§ Texto seleccionado
_ _ _ _ _

Cuántas veces albergamos en nuestros corazones esas dudas secretas que, en el peor de los casos, nos carcomen interiormente y matan no solo la fe sino también nuestra esperanza.
Siempre me llamó la atención este pasaje sobre los mensajeros que Juan el Bautista envió desde la cárcel a Jesús, para preguntarle lo que hasta entonces parecía más que obvio para él.
En definitiva, le estaba preguntando si él era el Mesías esperado o debían seguir esperando a otro que fuera el Mesías triunfante y definitivo (Mateo 11:1-19 / Lucas 7: 18-35).
Este Juan es el que proclamaba abierta y sinceramente, ante las multitudes atraídas por su fascinante personalidad: “Yo no soy el Cristo”. Este era el indiscutible heraldo del Rey de reyes que preparaba el camino del Señor.
Este es el que profetizó tempranamente ante los dirigentes del pueblo y ante las multitudes acerca de Jesús, diciendo: “He aquí el Cordero de Dios que quita el pecado del mundo” (Juan 1:19-36). El hombre que no realizó ni un solo milagro público, que sepamos, pero lo milagroso de este Juan Bautista era su admirable estilo de vida y su poderoso mensaje que estremecía las conciencias y que traspasaba los corazones de los más indiferentes.

_ _ _ _ _

§ Material proporcionado

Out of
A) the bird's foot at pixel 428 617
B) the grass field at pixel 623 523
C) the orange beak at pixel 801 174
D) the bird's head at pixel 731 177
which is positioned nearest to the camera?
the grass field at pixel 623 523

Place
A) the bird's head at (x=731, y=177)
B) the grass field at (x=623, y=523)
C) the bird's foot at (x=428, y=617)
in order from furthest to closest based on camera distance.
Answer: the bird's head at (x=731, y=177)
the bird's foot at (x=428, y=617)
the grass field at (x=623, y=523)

_ _ _ _ _

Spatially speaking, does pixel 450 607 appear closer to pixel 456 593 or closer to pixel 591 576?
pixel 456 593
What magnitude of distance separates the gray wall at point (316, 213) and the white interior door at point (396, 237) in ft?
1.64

_ _ _ _ _

§ Tareas a realizar
• A. Enumere todas las citas bíblicas que aparecen entre paréntesis en el texto sobre Juan el Bautista.
• B. Copie del texto sobre Juan el Bautista el fragmento que comienza con "Cuántas veces albergamos" y continúa hasta "también nuestra esperanza.", sustituyendo "esperanza" por "alegría".
Para responder, utilice solamente el texto y no el material.

§ Respuestas del ejercicio
• A.
Mateo 11:1-19
Lucas 7: 18-35
Juan 1:19-36

• B.
Cuántas veces albergamos en nuestros corazones esas dudas secretas que, en el peor de los casos, nos carcomen interiormente y matan no solo la fe sino también nuestra alegría.